What to work on> Lay out the part of the records that opens with the line containing "point (324, 139) or" and runs through the end as a Markdown table with columns No. and Line. Number each row and skip blank lines.

Scene question records
---

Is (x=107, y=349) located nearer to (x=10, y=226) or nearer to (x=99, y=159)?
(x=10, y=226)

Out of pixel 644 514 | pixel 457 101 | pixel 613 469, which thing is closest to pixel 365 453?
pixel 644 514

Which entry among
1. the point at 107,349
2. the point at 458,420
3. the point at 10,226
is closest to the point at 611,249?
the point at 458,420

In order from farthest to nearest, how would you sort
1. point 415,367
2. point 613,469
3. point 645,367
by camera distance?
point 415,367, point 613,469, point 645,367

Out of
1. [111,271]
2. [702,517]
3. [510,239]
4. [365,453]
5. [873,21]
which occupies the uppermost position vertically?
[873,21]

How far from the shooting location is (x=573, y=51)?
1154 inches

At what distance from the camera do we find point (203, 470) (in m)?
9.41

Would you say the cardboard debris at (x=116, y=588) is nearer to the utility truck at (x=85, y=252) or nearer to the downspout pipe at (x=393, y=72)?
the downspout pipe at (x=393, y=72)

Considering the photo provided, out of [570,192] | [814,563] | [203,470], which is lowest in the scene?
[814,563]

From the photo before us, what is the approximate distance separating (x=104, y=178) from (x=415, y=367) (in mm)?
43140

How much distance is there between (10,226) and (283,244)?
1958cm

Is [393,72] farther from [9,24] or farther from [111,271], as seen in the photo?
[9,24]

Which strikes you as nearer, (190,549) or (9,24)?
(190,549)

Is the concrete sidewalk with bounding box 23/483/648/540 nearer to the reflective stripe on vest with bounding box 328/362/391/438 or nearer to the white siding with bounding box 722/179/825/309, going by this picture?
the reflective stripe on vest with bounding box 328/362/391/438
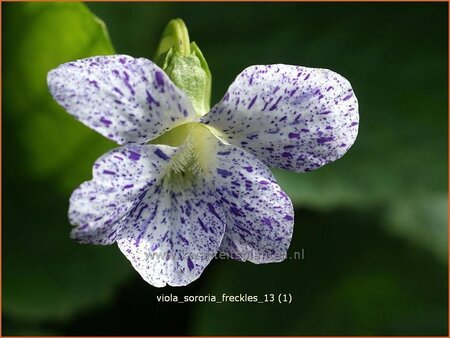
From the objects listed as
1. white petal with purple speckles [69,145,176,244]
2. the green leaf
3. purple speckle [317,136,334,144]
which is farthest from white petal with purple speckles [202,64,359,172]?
the green leaf

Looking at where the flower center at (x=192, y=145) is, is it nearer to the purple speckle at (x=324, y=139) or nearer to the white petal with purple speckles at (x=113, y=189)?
the white petal with purple speckles at (x=113, y=189)

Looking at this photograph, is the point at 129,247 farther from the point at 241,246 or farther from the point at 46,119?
the point at 46,119

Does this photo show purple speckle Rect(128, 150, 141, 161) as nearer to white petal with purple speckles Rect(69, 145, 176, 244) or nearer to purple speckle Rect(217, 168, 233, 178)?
white petal with purple speckles Rect(69, 145, 176, 244)

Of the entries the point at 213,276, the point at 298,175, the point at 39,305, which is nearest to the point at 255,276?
the point at 213,276

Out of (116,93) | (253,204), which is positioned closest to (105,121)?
(116,93)

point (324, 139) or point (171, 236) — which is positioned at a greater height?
point (324, 139)

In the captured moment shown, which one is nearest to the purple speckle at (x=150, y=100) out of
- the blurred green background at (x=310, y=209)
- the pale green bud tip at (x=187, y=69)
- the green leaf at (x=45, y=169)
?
the pale green bud tip at (x=187, y=69)

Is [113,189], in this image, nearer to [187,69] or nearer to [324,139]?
[187,69]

---

Reply to the exercise>
| No. | Line |
|---|---|
| 1 | point (324, 139) or point (171, 236) — which is positioned at a greater height? |
| 2 | point (324, 139) |
| 3 | In the captured moment shown, which one is nearest to the purple speckle at (x=150, y=100) out of |
| 4 | - the blurred green background at (x=310, y=209) |
| 5 | - the pale green bud tip at (x=187, y=69) |
| 6 | - the green leaf at (x=45, y=169) |
| 7 | ? |
| 8 | the pale green bud tip at (x=187, y=69) |
| 9 | Is [113,189], in this image, nearer to [187,69] or nearer to [324,139]? |
| 10 | [187,69] |